## GELESENES ANWENDEN
a – Wie lang ist der Plattenladen laut dem Seitenauszug ungefähr?
b – Gib aus dem Seitenauszug die Stelle von "Ein Trip nach" bis einschließlich "in New York." wortgetreu wieder.

## SEITENAUSZUG
------------------------------
Ein Trip nach New York verschlägt Negative-White-Journalist David Kilchör in einen Plattenladen im Greenwich Village. Der hat es in sich.
«Kaufst du die Platte, kriegst du die Geschichte.» Mit diesen Worten entlässt mich John – nennen wir ihn so, weils sein Name sein könnte – aus dem kleinen Plattenladen in einer unscheinbaren Ecke eines Wohnquartiers in Greenwich Village in New York.
Etwa 30 Minuten davor: Ich ziehe die Ladentür auf und mache fast rechtsum Kehrt. Der Laden ist ein etwa sechs Meter langer Schlauch, links und rechts übersät mit Kisten voller Platten. Dazwischen stehen sich etwa fünf Kunden im knapp einen Meter breiten Korridor auf den Füssen herum. Da will ich nicht auch noch rein.
------------------------------
## FOLGENDE DATEN
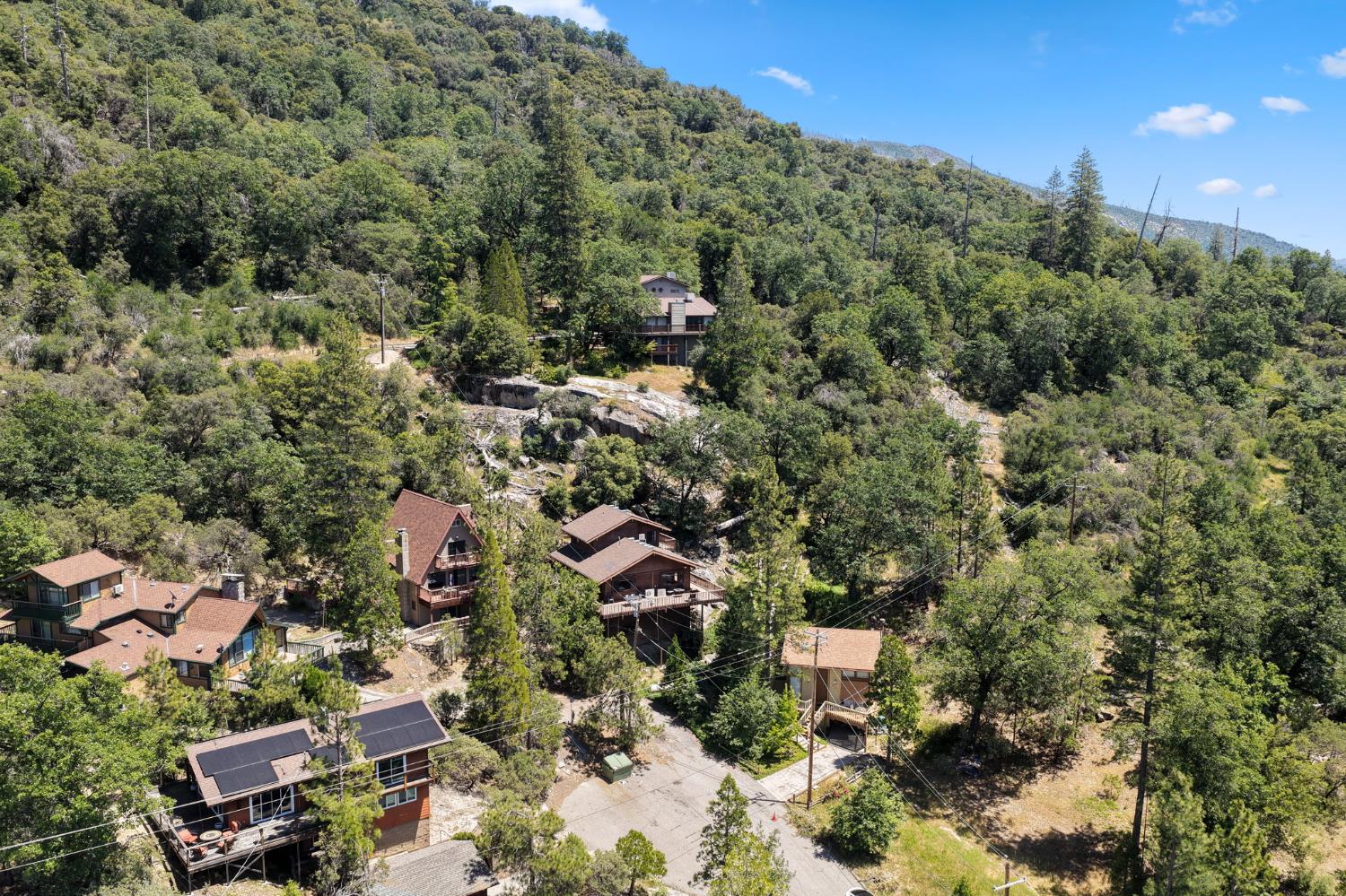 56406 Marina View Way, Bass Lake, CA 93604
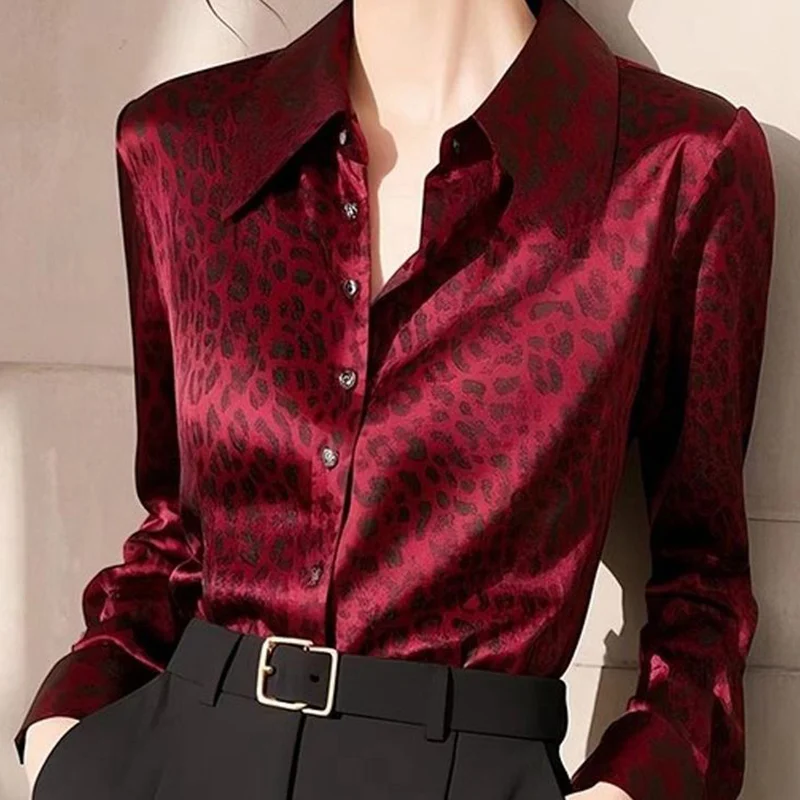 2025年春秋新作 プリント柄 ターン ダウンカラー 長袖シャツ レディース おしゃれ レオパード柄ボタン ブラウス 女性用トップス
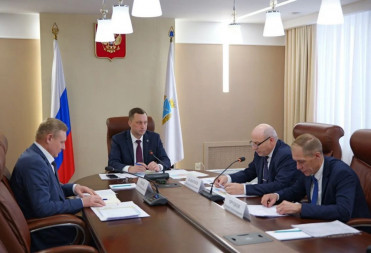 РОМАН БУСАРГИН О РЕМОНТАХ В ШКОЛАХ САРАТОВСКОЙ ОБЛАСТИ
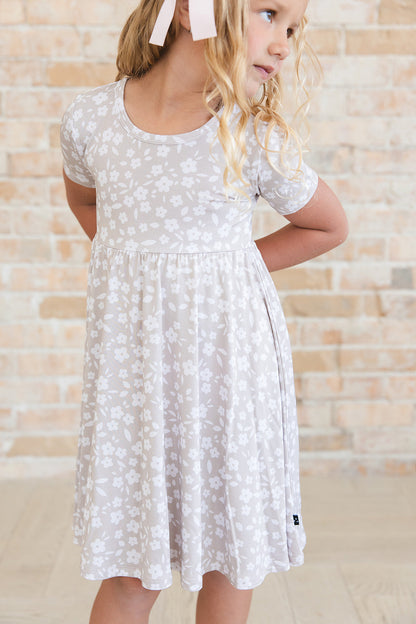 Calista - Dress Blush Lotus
------------------------------
## LÖSUNGEN
a – Etwa sechs Meter.

b –
Ein Trip nach New York verschlägt Negative-White-Journalist David Kilchör in einen Plattenladen im Greenwich Village. Der hat es in sich.
«Kaufst du die Platte, kriegst du die Geschichte.» Mit diesen Worten entlässt mich John – nennen wir ihn so, weils sein Name sein könnte – aus dem kleinen Plattenladen in einer unscheinbaren Ecke eines Wohnquartiers in Greenwich Village in New York.